When employees ignore all the rules and regulations that are put in place to keep your data safe. This is one scenario where not monitoring employee activity can get you in trouble -- and be a very costly mistake.
Leaving a laptop in plain sight makes it easy prey for thieves. Once a laptop is gone all that information is compromised unless you have some sick at-rest encryption, bro.
Let me put my forecasting spreadsheets in my own Dropbox so I can work on them from home. Oh, what's my password again?
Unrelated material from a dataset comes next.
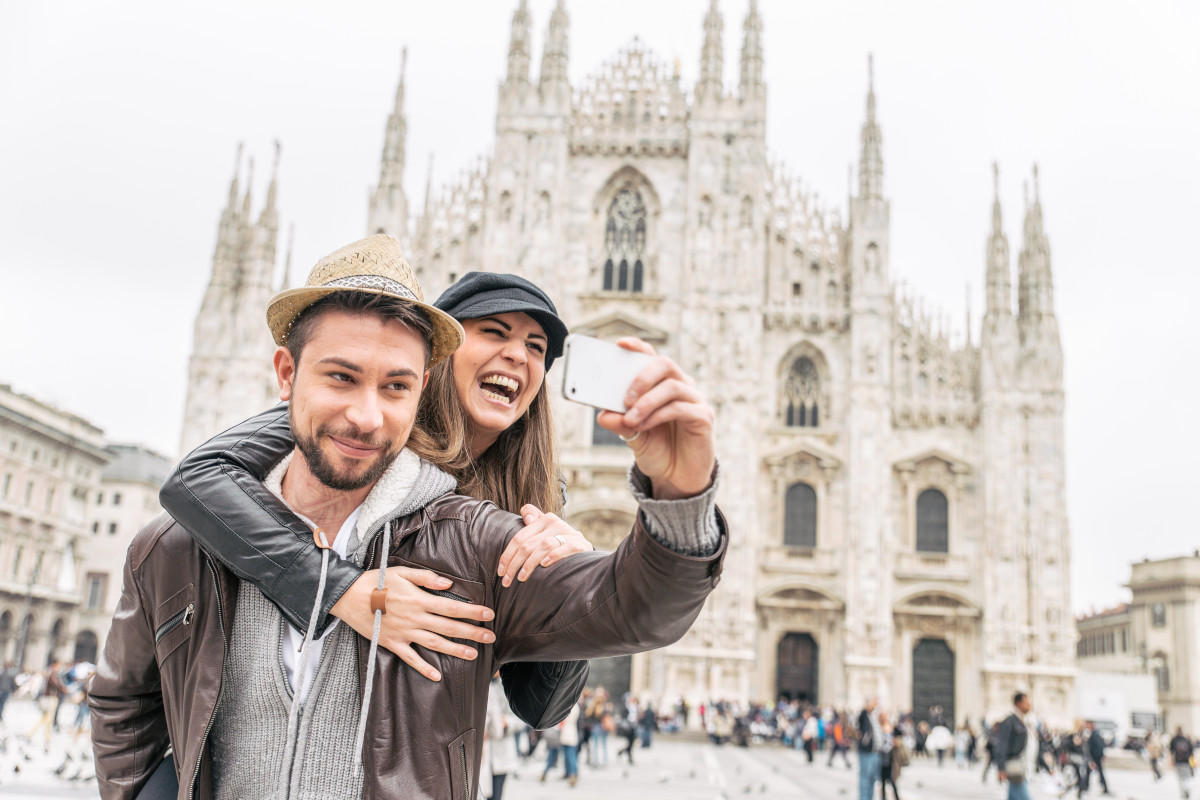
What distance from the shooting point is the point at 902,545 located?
24.9 meters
Oh yeah, P-a-s-s-w-o-r-d-1-2-3-4...
Whether it's never changing a password or complaining about changing a password too often, employees will do whatever they can to make passwords less of a hassle -- even if it means opening up a gaping vulnerability in your company.
They just went to get a cup of coffee real quick, not realizing that's all the time it takes for someone to gain access to an unlocked workstation.
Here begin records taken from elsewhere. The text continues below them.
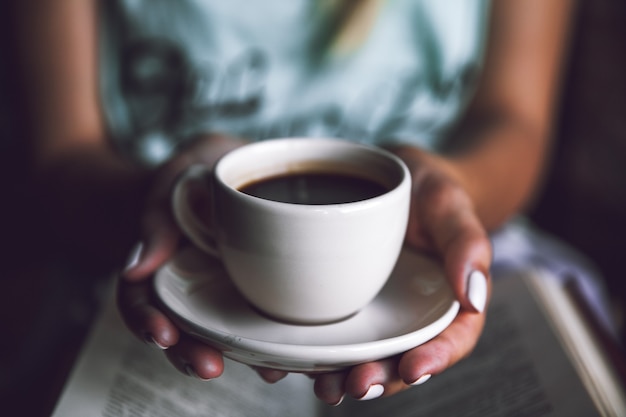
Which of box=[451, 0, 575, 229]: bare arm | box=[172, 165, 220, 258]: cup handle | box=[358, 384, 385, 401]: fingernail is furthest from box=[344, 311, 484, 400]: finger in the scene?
box=[451, 0, 575, 229]: bare arm

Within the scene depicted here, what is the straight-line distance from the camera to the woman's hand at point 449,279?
1.63 ft

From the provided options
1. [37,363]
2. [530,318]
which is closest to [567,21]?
[530,318]

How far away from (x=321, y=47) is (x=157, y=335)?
716 mm

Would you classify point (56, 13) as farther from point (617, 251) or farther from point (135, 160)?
point (617, 251)

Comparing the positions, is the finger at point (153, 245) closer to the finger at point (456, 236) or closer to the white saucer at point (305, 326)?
the white saucer at point (305, 326)

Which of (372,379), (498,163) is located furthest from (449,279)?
(498,163)

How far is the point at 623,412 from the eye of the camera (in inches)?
23.6

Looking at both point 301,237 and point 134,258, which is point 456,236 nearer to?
A: point 301,237

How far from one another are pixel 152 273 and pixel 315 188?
0.19 metres

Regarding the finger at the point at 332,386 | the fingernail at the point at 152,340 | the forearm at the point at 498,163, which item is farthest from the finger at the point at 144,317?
the forearm at the point at 498,163

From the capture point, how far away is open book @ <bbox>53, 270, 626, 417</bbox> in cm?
61

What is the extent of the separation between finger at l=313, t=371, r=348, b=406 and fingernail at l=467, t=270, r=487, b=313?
0.14m

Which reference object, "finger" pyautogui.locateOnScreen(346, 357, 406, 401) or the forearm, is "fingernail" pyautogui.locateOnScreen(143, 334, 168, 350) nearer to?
"finger" pyautogui.locateOnScreen(346, 357, 406, 401)

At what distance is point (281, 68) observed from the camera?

Making a weak password is bad but writing it down on a Post-It and sticking it to your monitor, is really, really bad.
It's all fun and games until hackers contact you at 3 a.m. letting you know they're holding your files ransom and will release them for the small sum of 20,000 bitcoins...
Download CompaneeFinanciels2017.xlsx? Looks legit, I should download it. Enable macros? Sure! NOT.
USB giveaways are huge, but how many of those flash drives can be trusted? Zero. Yes, that includes the really cool one with the laser pointer attached to it.
Even a badly misspelled phishing message will net employees who aren't paying attention. Handing over credentials has never been easier.
It seems people will click and install anything, unless it's a system update. Critical security patches are missed and your files are more vulnerable than ever.
Computers and their programs may belong to the company, but it doesn't make their access universal.
This one is trickier. An urgent request from "IT" can cause employees to fall in line and comply. Except that email isn't really from IT.